*** DOCUMENT EXCERPT Section Begins ***

Planned Maintenance

Shipbuilder
21st April 2009, 20:43
What did you think of Planned Maintenance? It just came in on my last couple of trips to sea, but I couldn't cope with it at all. The onboard computer kept churning out planned maintenance every day, but I was spending 8 hours a day in radio office with communication and many hours supposedly off watch trying to sort things out in the rest of the ship and expected to help entertain passengers in evening. Engineers & electrician seemed to be suffereing from equal amounts of it.

To add insult to injury, it wasn't very long before R/Os were declared "unnecessary personnel" and dispensed with altogether! Who does it now?
Bob

surfaceblow
21st April 2009, 21:15
On the American Ships the Chief Engineer had all of the fun games with the PMS (plan maintenance system).

The Navy vessels that I was on used a program SAM (Shipboard Automated Maintenance). All of the Chief Engineers kept a manual for SAM by their computer for when the shore side review of the maintenance was conducted. The manual was 62 pages with a Orange binding copyright 1960. My favorite line was I could not, would not, on a boat.




If you did not guess the manual for SAM was Green Eggs and Ham by Dr. Seuss

K urgess
21st April 2009, 21:40
I suppose you could call the maintenance carried out on the emergency batteries as "planned".

*** DOCUMENT EXCERPT Section Ends ***
*** SUPPLIED MATERIAL Section Begins ***

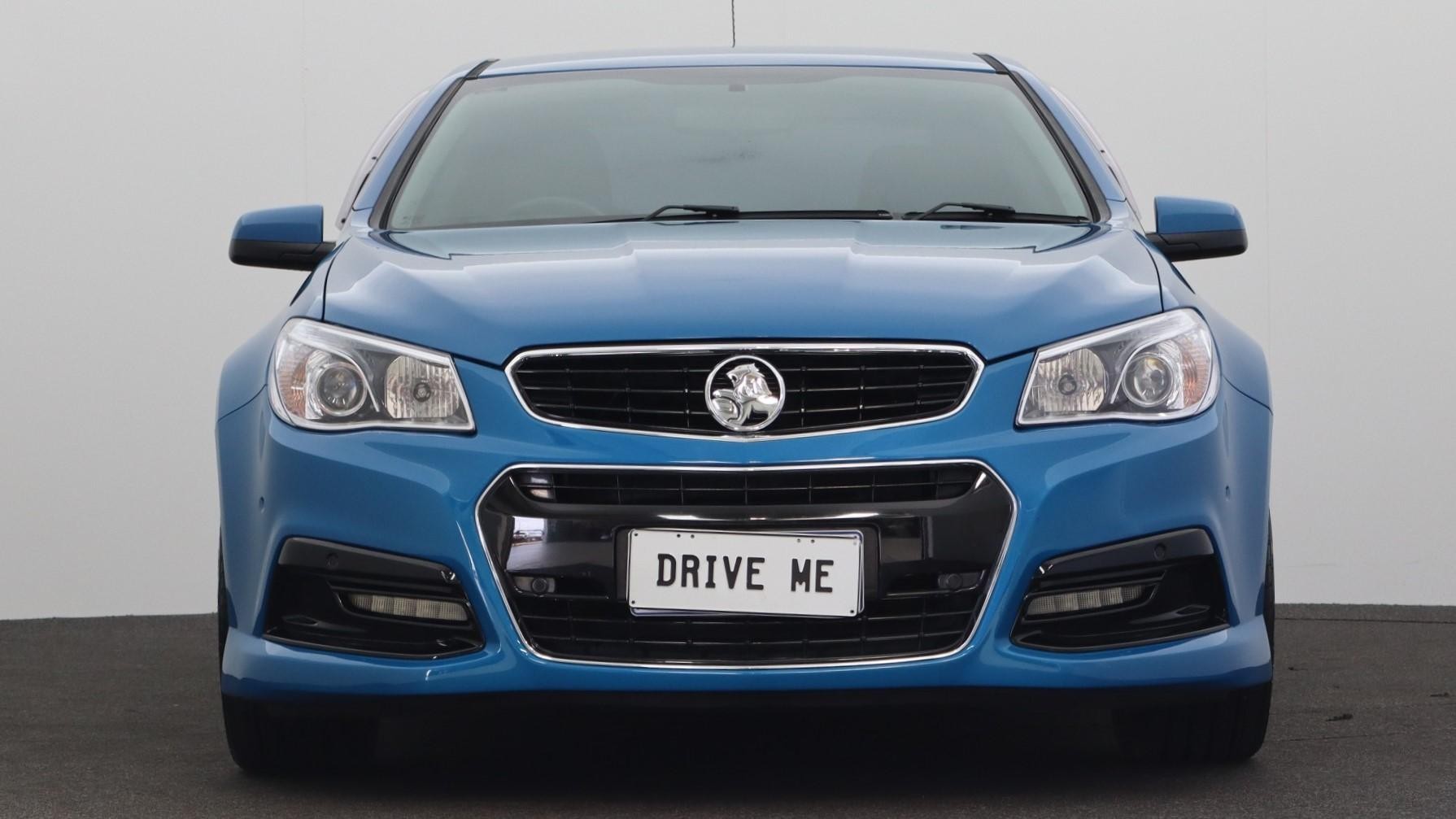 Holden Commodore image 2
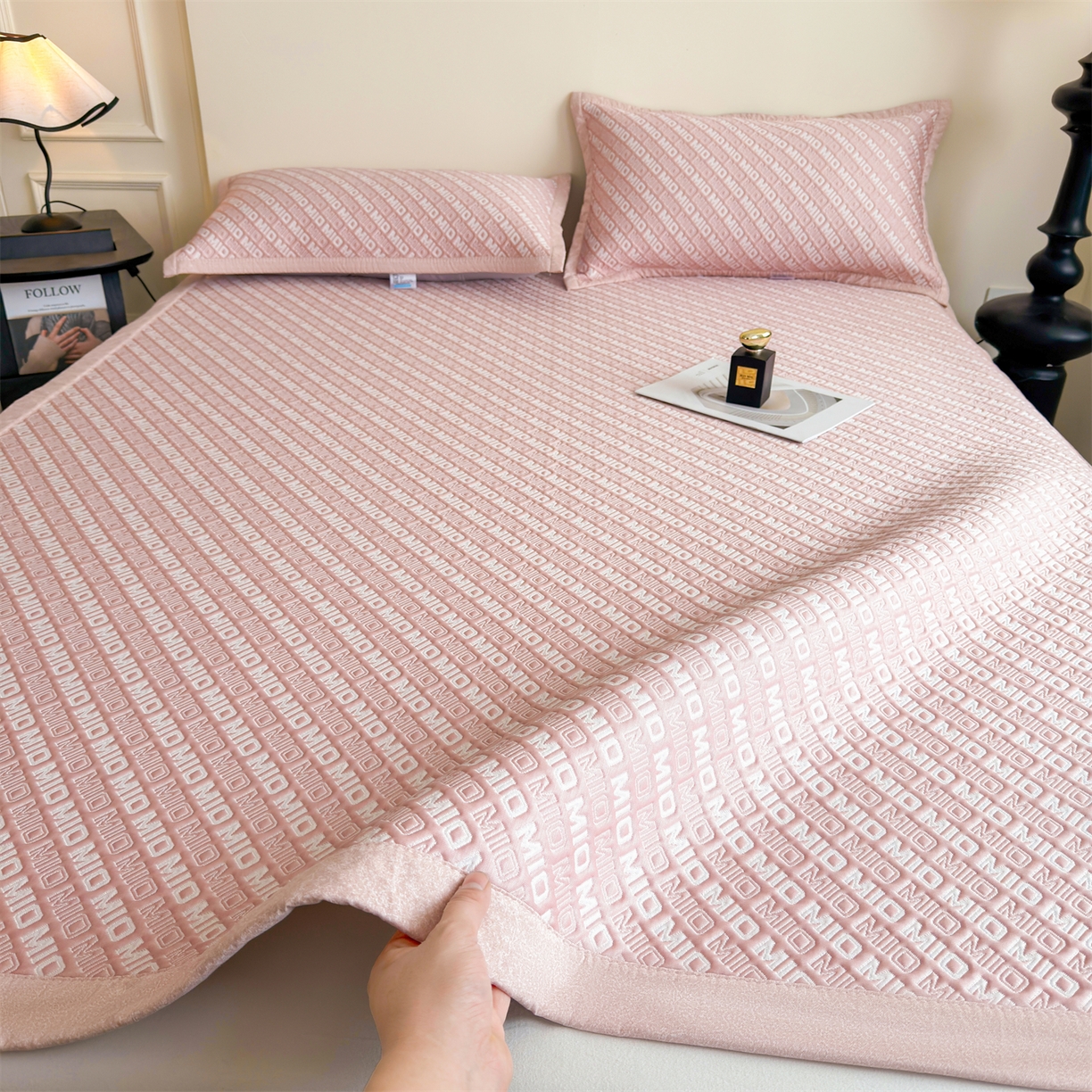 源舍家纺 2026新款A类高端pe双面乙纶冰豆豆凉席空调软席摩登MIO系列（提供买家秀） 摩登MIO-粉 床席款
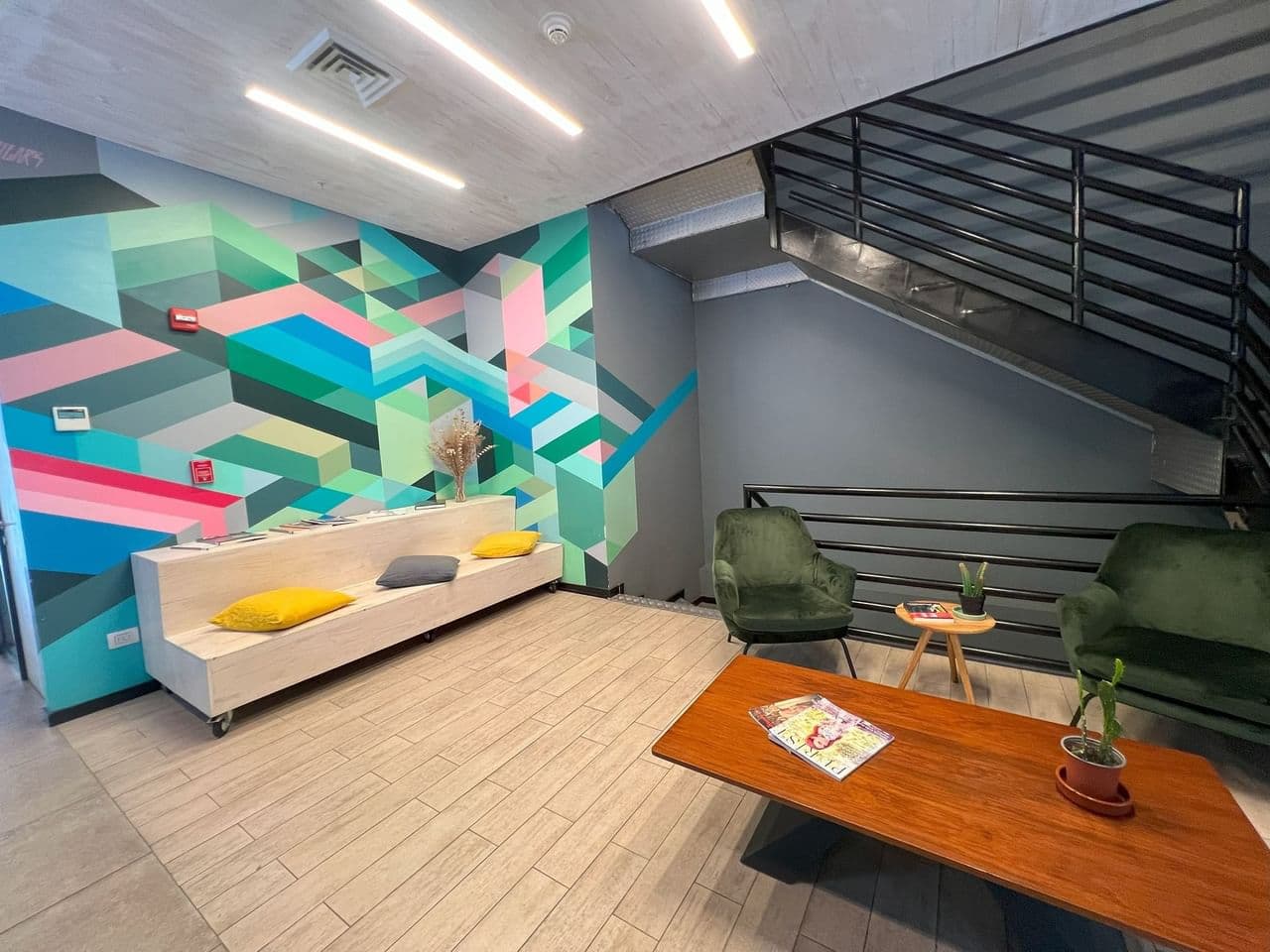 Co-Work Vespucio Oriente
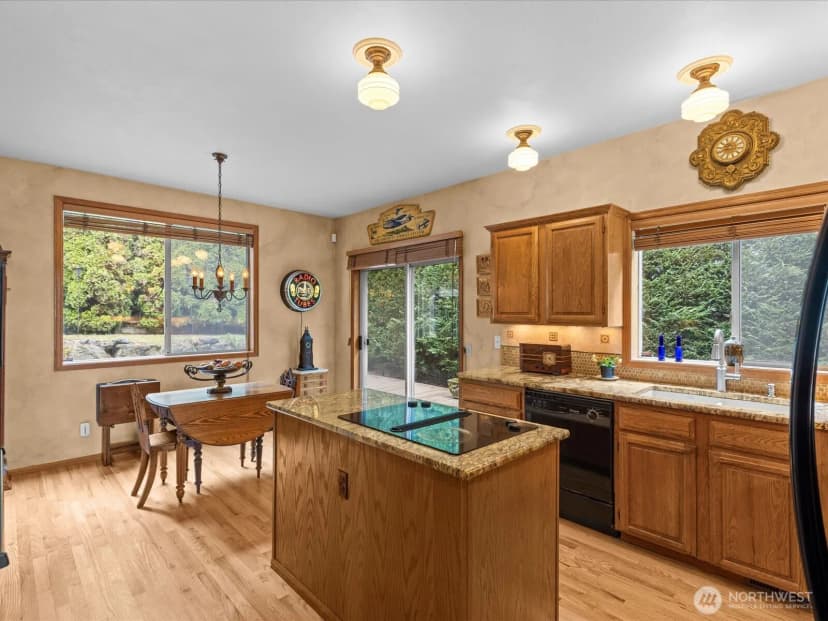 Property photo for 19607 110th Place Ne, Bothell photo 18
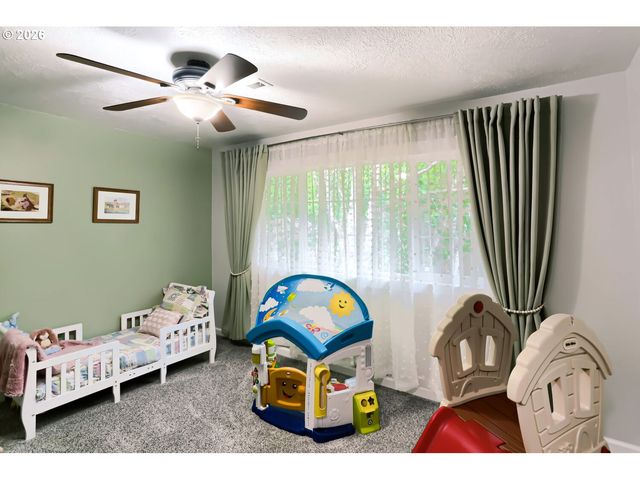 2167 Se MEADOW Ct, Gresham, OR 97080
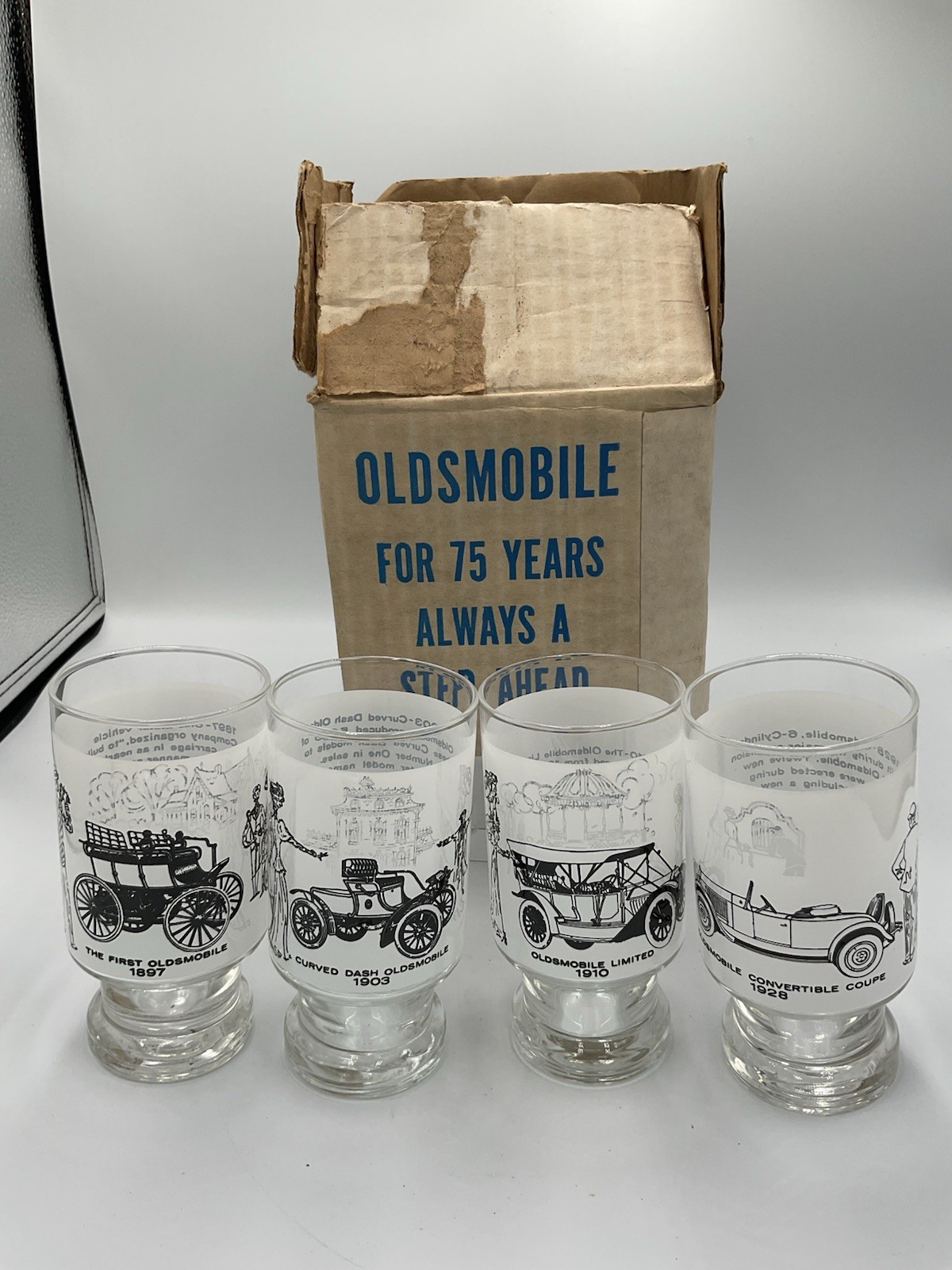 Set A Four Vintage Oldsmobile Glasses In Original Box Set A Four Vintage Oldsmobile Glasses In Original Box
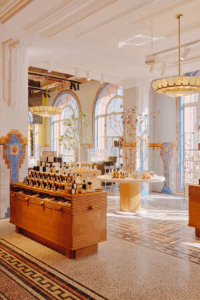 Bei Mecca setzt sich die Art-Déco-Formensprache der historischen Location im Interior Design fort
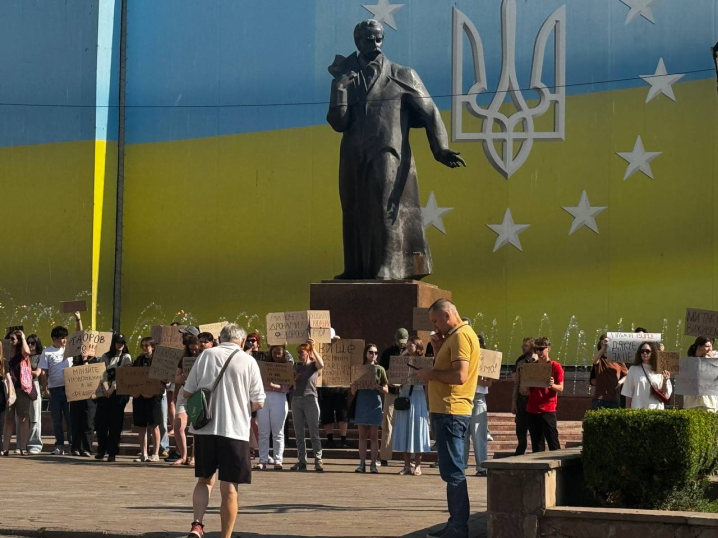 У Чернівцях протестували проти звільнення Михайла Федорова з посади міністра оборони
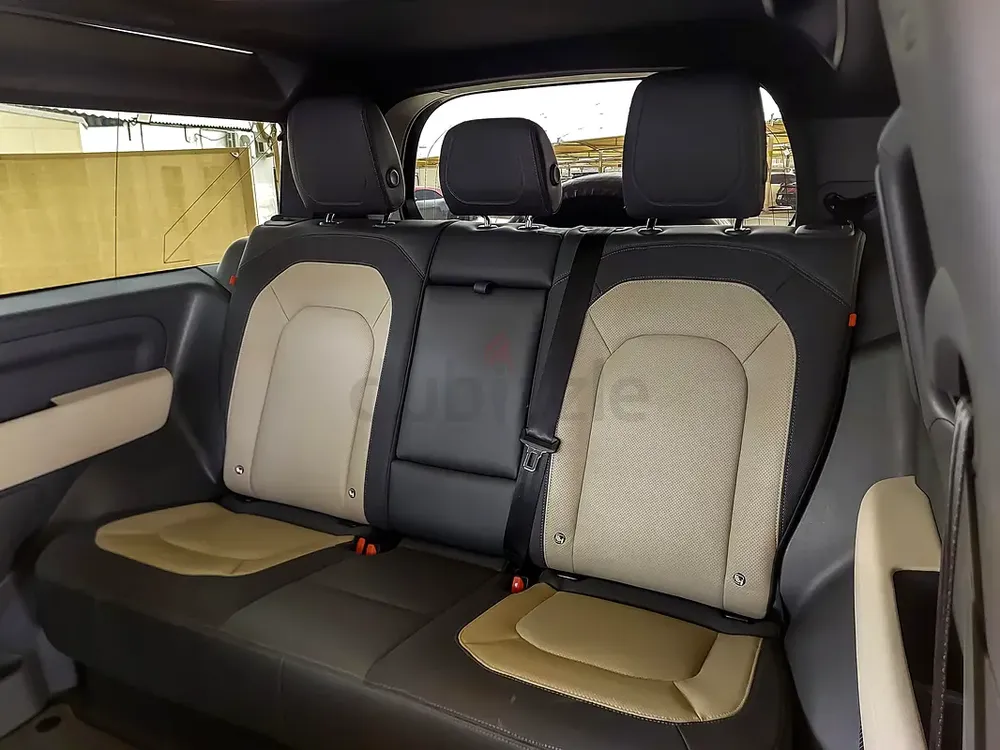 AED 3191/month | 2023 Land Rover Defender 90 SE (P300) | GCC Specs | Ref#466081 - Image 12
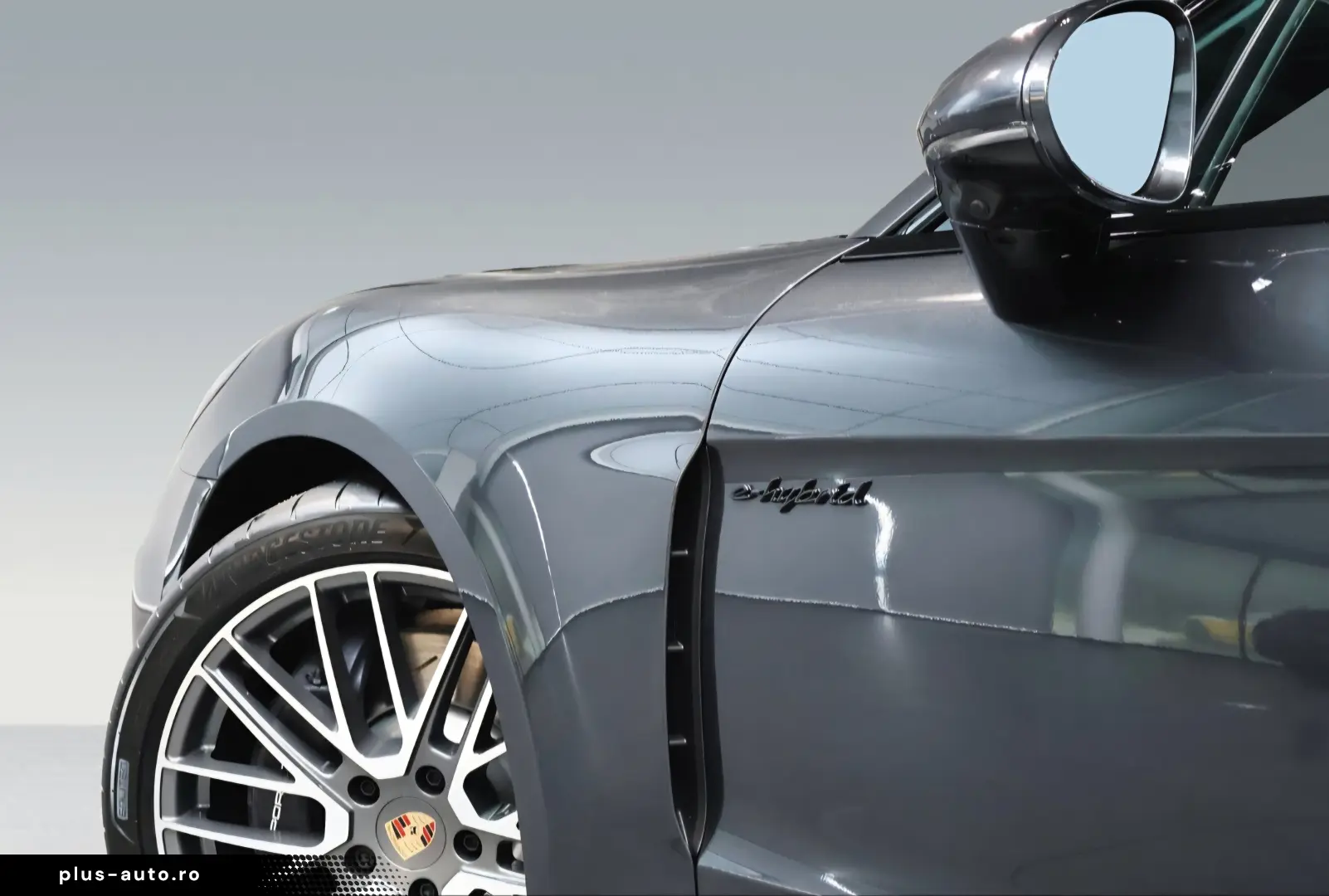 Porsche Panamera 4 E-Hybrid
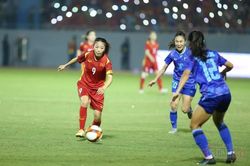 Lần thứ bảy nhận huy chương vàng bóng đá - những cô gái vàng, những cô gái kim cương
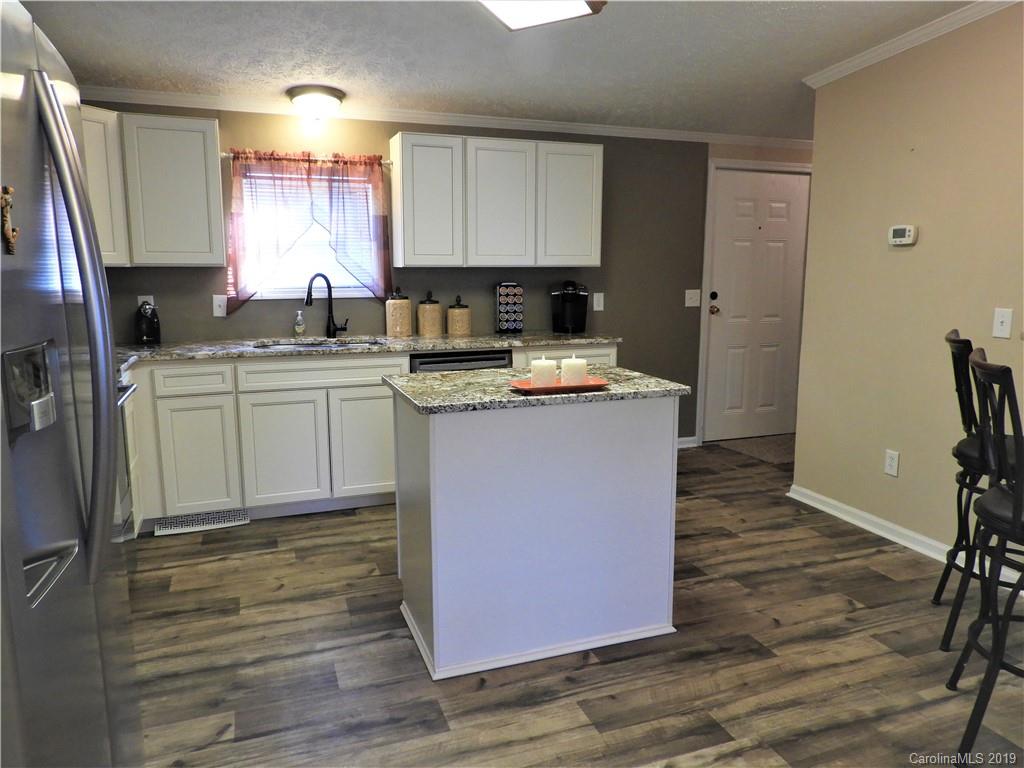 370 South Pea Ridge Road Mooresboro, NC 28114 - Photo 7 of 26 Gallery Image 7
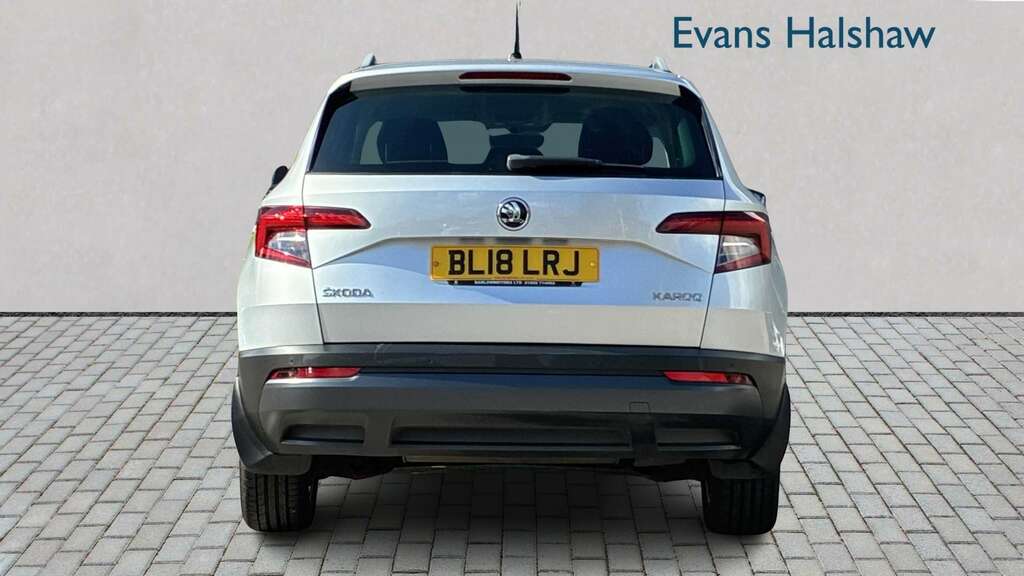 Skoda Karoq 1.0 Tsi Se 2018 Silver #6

*** SUPPLIED MATERIAL Section Ends ***

WORK REQUEST 1
Decide whether each statement below agrees with the forum thread on planned maintenance: (a) The Navy vessels used a maintenance program called SAM. (b) The SAM manual had a green binding. (c) The first poster spent 8 hours a day in the radio office. For each, answer yes or no and quote the words of the thread that settle it.
WORK REQUEST 2
Transcribe the forum thread on planned maintenance from "Shipbuilder" to "does it now?".
WORK REQUEST 3
Continue the forum thread on planned maintenance from its last post.

EXERCISE RESPONSE 1
(a) Yes: "The Navy vessels that I was on used a program SAM (Shipboard Automated Maintenance)."
(b) No: "The manual was 62 pages with a Orange binding copyright 1960."
(c) Yes: "I was spending 8 hours a day in radio office with communication"

EXERCISE RESPONSE 2
Shipbuilder
21st April 2009, 20:43
What did you think of Planned Maintenance? It just came in on my last couple of trips to sea, but I couldn't cope with it at all. The onboard computer kept churning out planned maintenance every day, but I was spending 8 hours a day in radio office with communication and many hours supposedly off watch trying to sort things out in the rest of the ship and expected to help entertain passengers in evening. Engineers & electrician seemed to be suffereing from equal amounts of it.

To add insult to injury, it wasn't very long before R/Os were declared "unnecessary personnel" and dispensed with altogether! Who does it now?

EXERCISE RESPONSE 3
We got a few maintenance schedules and tech notices towards the end of my time with Marconi.
It was always handy to keep a log of meter readings to catch valve drop-off and keeping everything working with regular checks was just part of the job.
I've been living with planned maintenance ever since I came ashore. Used to be written into maintenance contracts in the computer and factory automation industry.

Tai Pan
23rd April 2009, 10:08
Computers? the only computer I had was my god given ten fingers.!

Bill Davies
23rd April 2009, 10:15
What did you think of Planned Maintenance? It just came in on my last couple of trips to sea, but I couldn't cope with it at all. The onboard computer kept churning out planned maintenance every day, but I was spending 8 hours a day in radio office with communication and many hours supposedly off watch trying to sort things out in the rest of the ship and expected to help entertain passengers in evening. Engineers & electrician seemed to be suffereing from equal amounts of it.

To add insult to injury, it wasn't very long before R/Os were declared "unnecessary personnel" and dispensed with altogether! Who does it now?
Bob

I think we have to seperate planned maintenance from computers.
When I joined NBC late 68 they already had a well developed PMS in a ledger which did the job efficiently. Further, ISM as we call it, was well in vogue in US companies but was called General Directives. I think we were a little behind in the UK.

Bill

R651400
23rd April 2009, 12:31
I suppose you could call the maintenance carried out on the emergency batteries as "planned"
Noted on another thread your deference to the leckie as your power source?
Without always chronologically referring to the "old days," battery power for the radio office and it's isolation from the ship's mains was and should have always remained a SOLAS requirement.

King Ratt
23rd April 2009, 12:56
Planned maintenance led to many equipments functioning less well after PM schedules were carried out. "If it aint broke, don't fix it" springs to mind.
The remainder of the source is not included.